Eco-labels are gaining in importance

When looking for fairly produced clothing, consumers are primarily guided by eco-labels such as Confidence in Textiles or GOTS (Global Organic Textile Standard): 65 percent of Germans confirm that they trust these labels. On average, every second consumer specifically looks for such eco-labels when making a purchase. However, the actual percentages vary widely among the different types of buyers, depending on their sustainability values. Among consumers who consistently pursue a green lifestyle across all areas of live, 84 percent look for seals on clothing. By contrast, the proportion of consumers who do only the minimum for environmental and social responsibility is only 9 percent. Eco-labels are particularly relevant to the Glamour Greens group, as they are considered an important indicator to declare environmentally and socially conscious purchases to the outside world. Overall, both qualitative and quantitative studies by the GfK Fashion Panel confirm in the long term that eco-labels are playing an increasingly central role in the fashion industry due to rising demand. Accordingly, the number of eco-label buyers already increased by 40 percent from 2012 to 2021.


This is not a short-term trend, but a long-term change.

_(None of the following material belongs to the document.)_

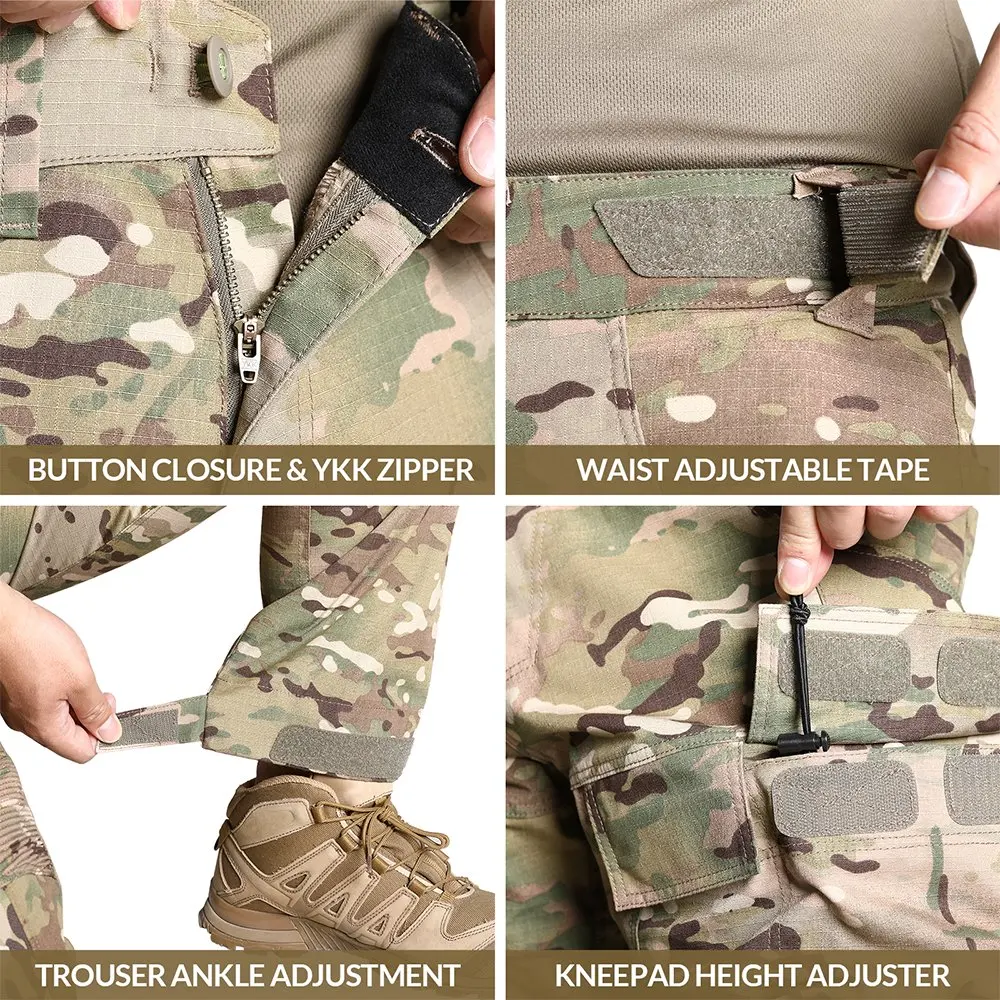 BUTTON CLOSURE & YKK ZIPPER

WAIST ADJUSTABLE TAPE

TROUSER ANKLE ADJUSTMENT

KNEEPAD HEIGHT ADJUSTER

Consumer awareness of sustainability is here to stay. Various aspects have already recorded continuous growth over a longer period of observation, which will continue in the future. Clothing based on materials of animal origin can be highlighted as an example. These are becoming less and less attractive to consumers. For example, whereas in 2015, 58 percent of consumers still said they would not buy clothing with fur features; by 2021, that figure had risen to 81 percent. “For consumers, key sustainability aspects in the clothing sector are in some cases even more important than in other non-food areas. Due to the lower complexity of the products, they seem easier to implement than for smartphones or refrigerators, for example. Retailers and manufacturers must meet these consumer expectations to establish themselves as “green fashion” in the long term. This is the only way they can reach the group of buyers who are also willing to spend more money on sustainable clothing,” adds Petra Dillemuth. 



About the Study

The GfK Consumer Panel Fashion in Germany records all clothing and footwear purchases made by around 14,500 people from approximately 7,000 households. The GfK Consumer Panel thus provides a continuous and representative picture of the fashion purchasing behavior of private households in Germany.